** begin **
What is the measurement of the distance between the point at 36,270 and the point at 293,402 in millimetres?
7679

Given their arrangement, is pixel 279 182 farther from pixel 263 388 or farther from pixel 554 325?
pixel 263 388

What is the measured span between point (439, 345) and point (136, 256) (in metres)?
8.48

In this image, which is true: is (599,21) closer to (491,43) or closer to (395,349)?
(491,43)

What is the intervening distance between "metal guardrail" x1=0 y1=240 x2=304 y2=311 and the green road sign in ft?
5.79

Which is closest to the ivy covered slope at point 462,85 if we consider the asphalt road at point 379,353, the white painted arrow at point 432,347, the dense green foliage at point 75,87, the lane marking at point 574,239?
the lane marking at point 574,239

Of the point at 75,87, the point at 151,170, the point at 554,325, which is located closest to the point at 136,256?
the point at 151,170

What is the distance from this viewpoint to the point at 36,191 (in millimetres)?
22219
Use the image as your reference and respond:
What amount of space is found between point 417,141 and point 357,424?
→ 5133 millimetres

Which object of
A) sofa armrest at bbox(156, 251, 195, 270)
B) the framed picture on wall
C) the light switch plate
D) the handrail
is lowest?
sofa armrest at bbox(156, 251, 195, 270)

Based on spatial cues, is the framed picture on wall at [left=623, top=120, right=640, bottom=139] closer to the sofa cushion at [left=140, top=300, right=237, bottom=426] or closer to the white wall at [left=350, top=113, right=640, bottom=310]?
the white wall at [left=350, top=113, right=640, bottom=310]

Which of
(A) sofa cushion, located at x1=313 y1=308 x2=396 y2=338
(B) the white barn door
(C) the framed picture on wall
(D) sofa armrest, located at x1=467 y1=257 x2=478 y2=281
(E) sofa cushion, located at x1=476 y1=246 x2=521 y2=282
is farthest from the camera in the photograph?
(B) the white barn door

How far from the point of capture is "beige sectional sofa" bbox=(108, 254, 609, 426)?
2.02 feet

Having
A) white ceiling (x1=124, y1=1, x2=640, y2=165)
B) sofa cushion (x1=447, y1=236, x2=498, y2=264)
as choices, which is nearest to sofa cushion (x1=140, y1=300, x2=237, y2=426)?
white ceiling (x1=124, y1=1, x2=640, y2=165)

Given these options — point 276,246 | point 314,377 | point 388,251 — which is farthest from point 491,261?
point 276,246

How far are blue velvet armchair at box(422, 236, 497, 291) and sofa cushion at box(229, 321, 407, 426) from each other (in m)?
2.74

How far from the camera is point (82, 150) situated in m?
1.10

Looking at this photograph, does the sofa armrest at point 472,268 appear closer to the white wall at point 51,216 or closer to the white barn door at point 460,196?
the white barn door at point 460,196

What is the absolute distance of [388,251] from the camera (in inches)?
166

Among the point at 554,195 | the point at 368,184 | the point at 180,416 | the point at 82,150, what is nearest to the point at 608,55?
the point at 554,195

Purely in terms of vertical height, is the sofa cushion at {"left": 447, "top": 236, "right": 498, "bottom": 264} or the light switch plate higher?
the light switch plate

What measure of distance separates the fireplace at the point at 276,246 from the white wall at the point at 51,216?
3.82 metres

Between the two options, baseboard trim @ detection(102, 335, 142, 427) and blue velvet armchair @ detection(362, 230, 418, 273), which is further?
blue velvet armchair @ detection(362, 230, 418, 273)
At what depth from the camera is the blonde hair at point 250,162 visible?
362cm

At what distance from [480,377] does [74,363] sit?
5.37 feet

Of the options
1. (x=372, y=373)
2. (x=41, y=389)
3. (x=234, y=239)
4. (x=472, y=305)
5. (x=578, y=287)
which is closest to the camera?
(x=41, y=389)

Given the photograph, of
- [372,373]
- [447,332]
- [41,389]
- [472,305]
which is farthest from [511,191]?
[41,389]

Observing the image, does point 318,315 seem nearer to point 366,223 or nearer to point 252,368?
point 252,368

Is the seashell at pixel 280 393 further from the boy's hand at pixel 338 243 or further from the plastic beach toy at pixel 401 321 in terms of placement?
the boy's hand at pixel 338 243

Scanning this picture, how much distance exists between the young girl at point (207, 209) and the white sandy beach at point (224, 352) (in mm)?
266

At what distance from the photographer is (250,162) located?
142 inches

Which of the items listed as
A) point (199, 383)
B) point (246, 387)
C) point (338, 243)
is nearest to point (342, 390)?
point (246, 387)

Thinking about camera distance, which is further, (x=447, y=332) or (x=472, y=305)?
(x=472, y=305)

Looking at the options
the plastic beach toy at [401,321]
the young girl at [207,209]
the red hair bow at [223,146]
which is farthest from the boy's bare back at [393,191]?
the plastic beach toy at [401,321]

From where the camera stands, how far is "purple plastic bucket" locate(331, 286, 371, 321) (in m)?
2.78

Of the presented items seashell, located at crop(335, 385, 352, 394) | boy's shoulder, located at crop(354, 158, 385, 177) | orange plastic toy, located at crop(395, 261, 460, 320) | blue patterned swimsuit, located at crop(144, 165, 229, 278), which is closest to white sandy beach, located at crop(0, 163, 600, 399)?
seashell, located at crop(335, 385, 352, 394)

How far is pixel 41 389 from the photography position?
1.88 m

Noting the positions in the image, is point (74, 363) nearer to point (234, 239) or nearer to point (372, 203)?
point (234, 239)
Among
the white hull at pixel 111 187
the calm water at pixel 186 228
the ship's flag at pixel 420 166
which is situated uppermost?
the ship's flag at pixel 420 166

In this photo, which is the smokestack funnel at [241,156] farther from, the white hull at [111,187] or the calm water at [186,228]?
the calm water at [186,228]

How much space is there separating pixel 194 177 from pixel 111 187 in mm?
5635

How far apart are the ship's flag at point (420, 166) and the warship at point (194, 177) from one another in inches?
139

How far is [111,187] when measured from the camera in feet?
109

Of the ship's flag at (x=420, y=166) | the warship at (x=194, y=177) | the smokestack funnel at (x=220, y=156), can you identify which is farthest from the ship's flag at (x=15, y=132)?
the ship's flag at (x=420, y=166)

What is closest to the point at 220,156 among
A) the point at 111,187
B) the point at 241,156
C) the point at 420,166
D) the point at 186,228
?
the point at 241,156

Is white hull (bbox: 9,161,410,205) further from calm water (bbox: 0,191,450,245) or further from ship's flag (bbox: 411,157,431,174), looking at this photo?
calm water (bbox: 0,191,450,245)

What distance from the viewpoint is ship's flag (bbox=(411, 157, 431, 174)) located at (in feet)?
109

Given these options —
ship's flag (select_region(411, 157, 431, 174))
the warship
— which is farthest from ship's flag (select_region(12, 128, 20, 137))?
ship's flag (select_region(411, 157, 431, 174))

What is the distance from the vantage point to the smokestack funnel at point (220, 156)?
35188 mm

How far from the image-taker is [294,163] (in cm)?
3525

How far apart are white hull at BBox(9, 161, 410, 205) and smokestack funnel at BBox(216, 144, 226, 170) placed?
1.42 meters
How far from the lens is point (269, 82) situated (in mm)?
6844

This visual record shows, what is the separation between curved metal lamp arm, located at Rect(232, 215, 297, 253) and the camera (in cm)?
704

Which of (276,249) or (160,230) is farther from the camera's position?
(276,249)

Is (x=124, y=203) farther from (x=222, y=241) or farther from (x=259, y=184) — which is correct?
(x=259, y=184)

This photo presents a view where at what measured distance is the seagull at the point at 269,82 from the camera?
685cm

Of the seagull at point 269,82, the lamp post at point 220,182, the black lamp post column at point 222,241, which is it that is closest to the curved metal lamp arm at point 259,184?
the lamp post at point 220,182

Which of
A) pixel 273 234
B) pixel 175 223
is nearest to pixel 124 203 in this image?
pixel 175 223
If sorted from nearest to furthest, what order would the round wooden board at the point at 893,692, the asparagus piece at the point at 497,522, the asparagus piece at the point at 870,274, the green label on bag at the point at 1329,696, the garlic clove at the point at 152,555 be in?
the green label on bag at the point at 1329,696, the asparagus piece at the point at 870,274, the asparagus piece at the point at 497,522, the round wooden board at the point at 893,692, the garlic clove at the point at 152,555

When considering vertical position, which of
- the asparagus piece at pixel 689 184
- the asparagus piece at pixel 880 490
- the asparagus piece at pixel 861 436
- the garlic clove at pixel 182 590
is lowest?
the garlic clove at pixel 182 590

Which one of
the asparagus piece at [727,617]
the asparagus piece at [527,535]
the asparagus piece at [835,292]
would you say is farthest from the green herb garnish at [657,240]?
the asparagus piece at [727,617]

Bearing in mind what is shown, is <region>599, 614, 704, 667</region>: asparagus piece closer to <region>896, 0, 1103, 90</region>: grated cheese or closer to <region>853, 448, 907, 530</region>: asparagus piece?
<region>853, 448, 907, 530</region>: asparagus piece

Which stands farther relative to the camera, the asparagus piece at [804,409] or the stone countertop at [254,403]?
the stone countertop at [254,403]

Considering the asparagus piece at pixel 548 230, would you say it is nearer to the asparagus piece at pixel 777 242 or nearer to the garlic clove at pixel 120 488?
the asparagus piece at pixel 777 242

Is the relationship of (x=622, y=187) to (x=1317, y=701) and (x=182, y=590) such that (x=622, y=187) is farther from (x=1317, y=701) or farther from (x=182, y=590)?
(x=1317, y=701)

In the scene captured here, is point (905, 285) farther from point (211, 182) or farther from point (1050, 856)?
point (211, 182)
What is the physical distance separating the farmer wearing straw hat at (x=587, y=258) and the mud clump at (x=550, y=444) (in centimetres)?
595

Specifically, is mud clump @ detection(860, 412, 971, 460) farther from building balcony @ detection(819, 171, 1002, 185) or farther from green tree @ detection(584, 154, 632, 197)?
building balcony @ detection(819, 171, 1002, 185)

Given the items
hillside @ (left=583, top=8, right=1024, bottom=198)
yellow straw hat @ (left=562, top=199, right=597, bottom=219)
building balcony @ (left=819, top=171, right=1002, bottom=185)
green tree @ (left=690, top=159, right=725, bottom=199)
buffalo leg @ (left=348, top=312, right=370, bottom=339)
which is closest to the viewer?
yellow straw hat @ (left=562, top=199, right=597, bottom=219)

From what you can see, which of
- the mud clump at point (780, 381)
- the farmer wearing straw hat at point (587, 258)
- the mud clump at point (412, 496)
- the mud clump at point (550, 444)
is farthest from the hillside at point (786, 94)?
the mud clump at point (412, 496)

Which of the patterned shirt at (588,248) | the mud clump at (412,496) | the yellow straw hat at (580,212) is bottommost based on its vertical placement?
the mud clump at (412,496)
** end **
▸ **Given exercise**:
From the line containing "From what you can see, which of" through the closing line of the material above, return every line exactly and omit all others.

▸ **Solution to this exercise**:
From what you can see, which of
- the mud clump at point (780, 381)
- the farmer wearing straw hat at point (587, 258)
- the mud clump at point (412, 496)
- the mud clump at point (550, 444)
is farthest from the hillside at point (786, 94)?
the mud clump at point (412, 496)

Which of the patterned shirt at (588,248) | the mud clump at (412,496) | the yellow straw hat at (580,212) is bottommost based on its vertical placement?
the mud clump at (412,496)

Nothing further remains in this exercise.